We discussed this in #134 but I'd like to raise the discussion again. In the current code, if someone is merely curious as to how UOBYQA performs on their objective function, even if it ignores their constraints, they will be blocked from doing so until they modify their code to stop providing constraints. Once their curiosity is satisfied, they will need to both change the algorithm back to their original one and uncomment their constraints. This seems rather unfriendly to the user. It might even be difficult for them to comment out all of the constraints - maybe they call prima_minimize in many places with many different objective functions, and it could be very tedious and time consuming to comment out the constraints in all those places.

I see no harm in running one of these algorithms even if constraints are provided that it cannot handle. I do think we should issue a warning, because it's strange to call an unconstrained algorithm and provide constraints, but I don't think it makes sense to refuse to continue until the user does some extra actions. In real life if somebody came to me with a problem they wanted me to solve, and they provided some extraneous information, I certainly wouldn't refuse to solve the problem until they told me again but without the extraneous information, although I might inform them that some of the information they provided is unlikely to impact the solution.
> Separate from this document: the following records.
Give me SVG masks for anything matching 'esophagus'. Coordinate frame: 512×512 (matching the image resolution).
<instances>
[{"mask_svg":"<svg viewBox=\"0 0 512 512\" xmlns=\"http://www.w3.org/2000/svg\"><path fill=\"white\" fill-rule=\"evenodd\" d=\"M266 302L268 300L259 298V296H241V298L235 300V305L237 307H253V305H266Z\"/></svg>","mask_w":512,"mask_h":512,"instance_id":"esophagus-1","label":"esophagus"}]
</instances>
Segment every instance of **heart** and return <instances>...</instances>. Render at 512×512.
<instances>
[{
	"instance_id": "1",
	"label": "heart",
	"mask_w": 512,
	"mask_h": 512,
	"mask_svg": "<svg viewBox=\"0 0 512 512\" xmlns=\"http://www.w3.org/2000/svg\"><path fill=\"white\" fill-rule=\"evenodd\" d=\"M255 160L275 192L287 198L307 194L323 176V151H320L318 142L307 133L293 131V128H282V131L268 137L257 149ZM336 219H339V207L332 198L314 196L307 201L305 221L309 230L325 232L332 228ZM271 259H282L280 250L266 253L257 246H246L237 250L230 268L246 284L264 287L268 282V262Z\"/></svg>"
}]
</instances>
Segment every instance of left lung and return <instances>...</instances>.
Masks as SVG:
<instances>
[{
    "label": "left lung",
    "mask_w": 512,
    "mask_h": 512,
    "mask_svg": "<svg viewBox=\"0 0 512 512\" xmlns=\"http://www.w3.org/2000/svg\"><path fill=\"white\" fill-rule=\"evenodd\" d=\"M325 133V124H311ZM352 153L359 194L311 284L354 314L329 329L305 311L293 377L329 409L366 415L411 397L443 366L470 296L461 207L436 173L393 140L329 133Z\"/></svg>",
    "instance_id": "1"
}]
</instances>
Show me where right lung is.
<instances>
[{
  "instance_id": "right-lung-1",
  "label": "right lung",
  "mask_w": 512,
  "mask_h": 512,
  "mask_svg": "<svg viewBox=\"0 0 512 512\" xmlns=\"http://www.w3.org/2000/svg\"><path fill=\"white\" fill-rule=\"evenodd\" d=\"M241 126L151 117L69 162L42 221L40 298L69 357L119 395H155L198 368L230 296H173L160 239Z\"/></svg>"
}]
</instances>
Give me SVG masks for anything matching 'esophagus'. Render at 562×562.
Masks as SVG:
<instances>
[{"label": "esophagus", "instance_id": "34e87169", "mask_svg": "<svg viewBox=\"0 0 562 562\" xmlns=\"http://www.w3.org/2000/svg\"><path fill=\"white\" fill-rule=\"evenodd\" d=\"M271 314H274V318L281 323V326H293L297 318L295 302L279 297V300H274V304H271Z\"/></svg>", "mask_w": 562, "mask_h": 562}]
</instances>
In addition to the above, I was also thinking about what we should do in the event that someone calls an algorithm with accepts constraints, but doesn't provide any. I think this might also be a good case to issue a warning. If we refuse to run the algorithm, the user can always override this by providing a constraint function which does nothing, but again this is very unfriendly to the user.

We've talked about how objective and constraint functions can be expensive, so we do not want to run them unnecessarily, but if a user starts a program and sees a warning about constraints not being used or not being provided, they can always act on the warning and press Ctrl+C and investigate.

The main changes this would lead to in the code would be in prima_check_problem in prima.c, which currently returns an error code if an algorithm that doesn't take constraints is provided along with constraints. We would need to modify it to produce a warning and continue. We may also need to modify it depending on the answer to the question about running algorithms which take constraints but are not provided with any, I would propose we add a warning in these cases as well.

Edit: After writing this I went back to #134 and reviewed your comments there. I think that if the user does not specify an algorithm, we should refine the problem as we see fit and select the appropriate algorithm, and we'll never have the issue of calling an algorithm with extra information or with not enough constraints. However if the user explicitly asks us to use a particular method by overriding the method argument in Python, then it would be appropriate to issue a warning if we cannot refine the problem to the point that the bounds/constraints are appropraite for the method, but I do not see why we should refuse to run, especially when the user can modify their code and sidestep our restriction.